Algorithmic Compliance and Regulatory Loss in Digital Assets
Khem Raj Bhatt, Krishna Sharma

TL;DR
This paper examines the limitations of static machine learning enforcement systems in cryptocurrency AML, highlighting their instability and excess regulatory losses due to nonstationarity and miscalibration.
Contribution
It reveals the fragility of fixed AML policies in digital assets and proposes loss-based evaluation frameworks for better regulatory oversight.
Findings
Static metrics overstate real-world effectiveness
Enforcement thresholds are unstable over time
Miscalibration causes regulatory losses
Abstract
We study the deployment performance of machine learning based enforcement systems used in cryptocurrency anti money laundering (AML). Using forward looking and rolling evaluations on Bitcoin transaction data, we show that strong static classification metrics substantially overstate real world regulatory effectiveness.
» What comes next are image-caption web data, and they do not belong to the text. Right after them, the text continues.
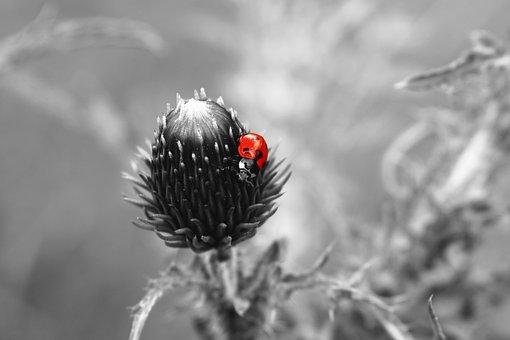 Ladybug, Ladybird, Select Color, Color, Beetle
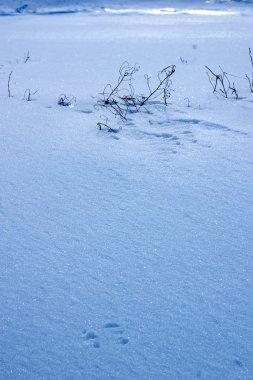 Winter ice pattern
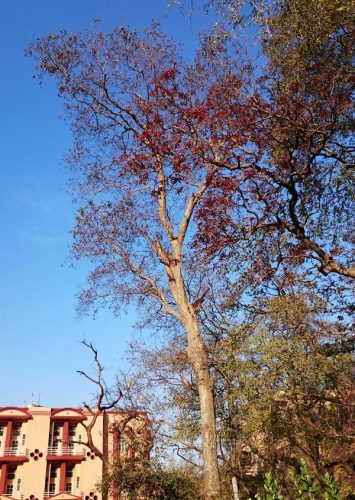 空と木々を見上げながら歩いていたなぁ。両サイドにはお猿がいる・・(もちろんカメラは向けない)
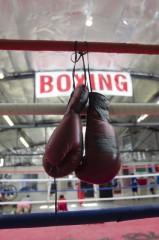 就活生、「現実に引き戻される」…ボクシングダブル世界戦で何があった?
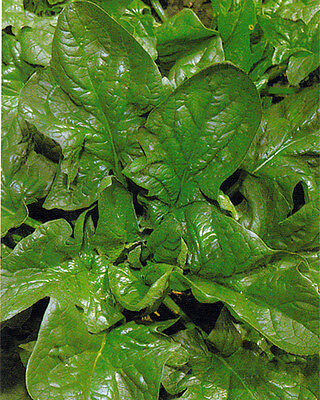 VEGETABLE  SPINACH GIANT WINTER  8 GRAM ~ 555 SEEDS **FREE UK P&P**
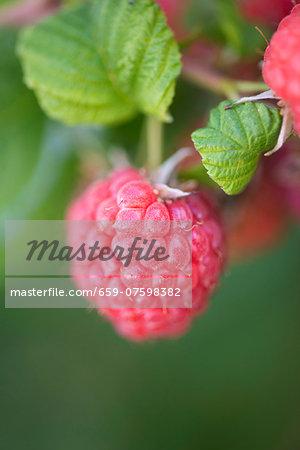 Closeup of raspberry growing in garden
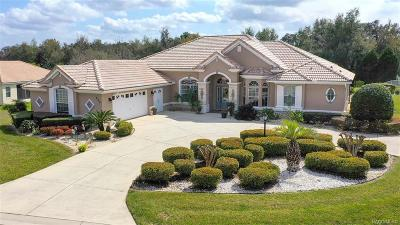 Hernando Single Family Home For Sale: 480 W Mickey Mantle Path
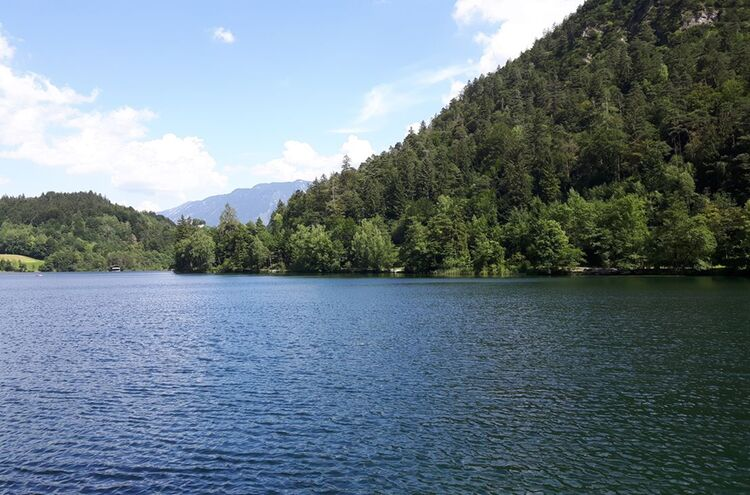 Thumsee3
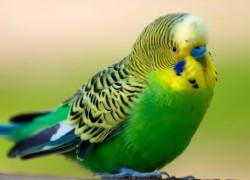 Травма у попугайчика
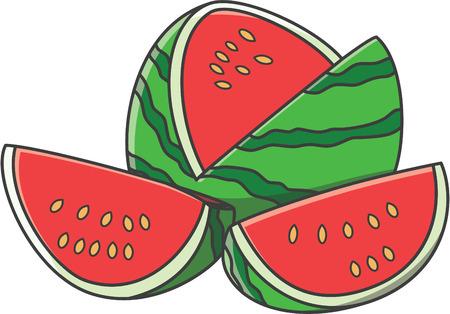 summer diet: Watermelon vector cartoon illustration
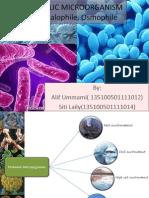 Extremophilic Microorganism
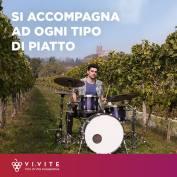 vivite (10)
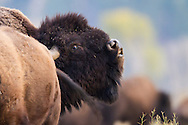 A large male bison lifts his head to let out a call to others around him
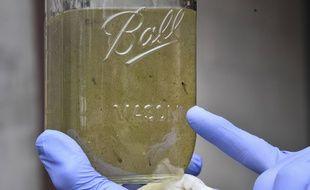 De l'eau contenant sans doute des microplastiques (illustration).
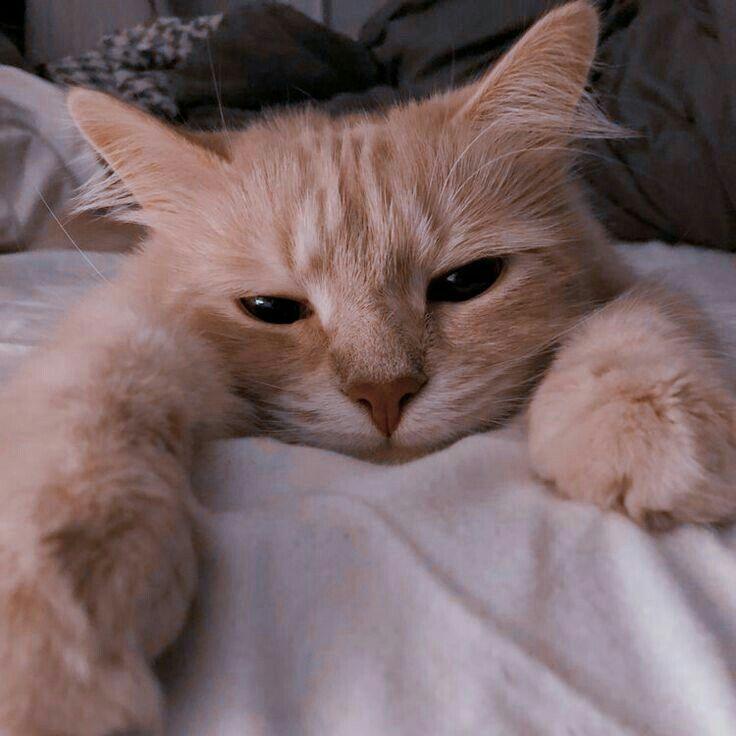Pin Oleh R Di Aesthetic Binatang Kucing Cantik Gambar Hewan Lucu
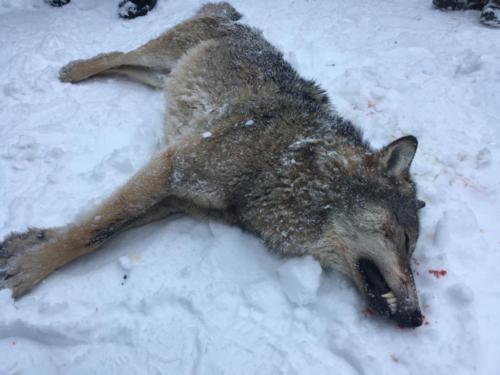 wolf hunt 01/2019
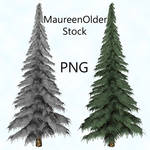 STOCK PNG fir tree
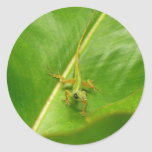 Green Lizard on Green Leaf Classic Round Sticker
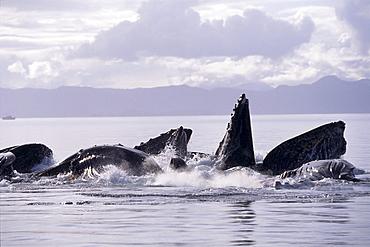 Alaska, Inside Passage, Humpback Whale (Megaptera novaeangliae) lunge feeding B1989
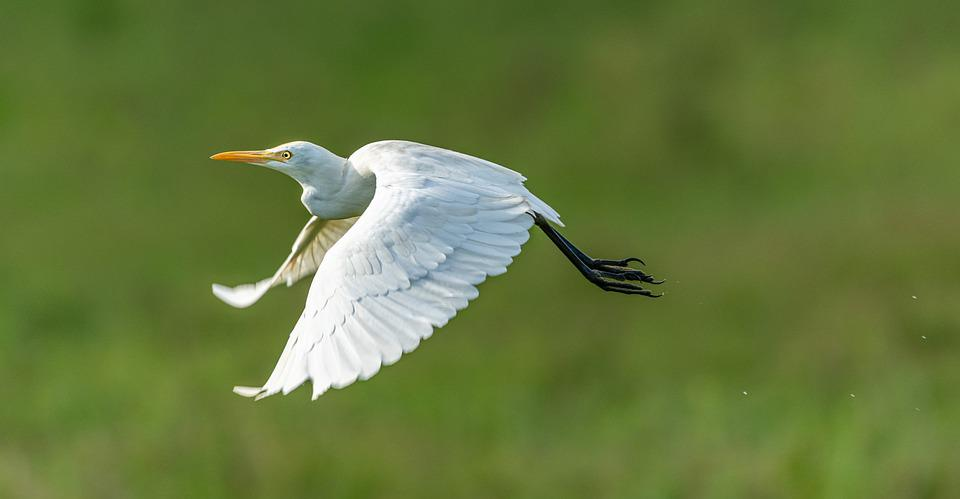 Heron, White, Flight, Flies, Feather, Bird, Nature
Temporal nonstationarity induces pronounced instability in cost sensitive enforcement thresholds, generating large and persistent excess regulatory losses relative to dynamically optimal benchmarks. The core failure arises from miscalibration of decision rules rather than from declining predictive accuracy per se. These findings underscore the fragility of fixed AML enforcement policies in evolving digital asset markets and motivate loss-based evaluation frameworks for regulatory oversight.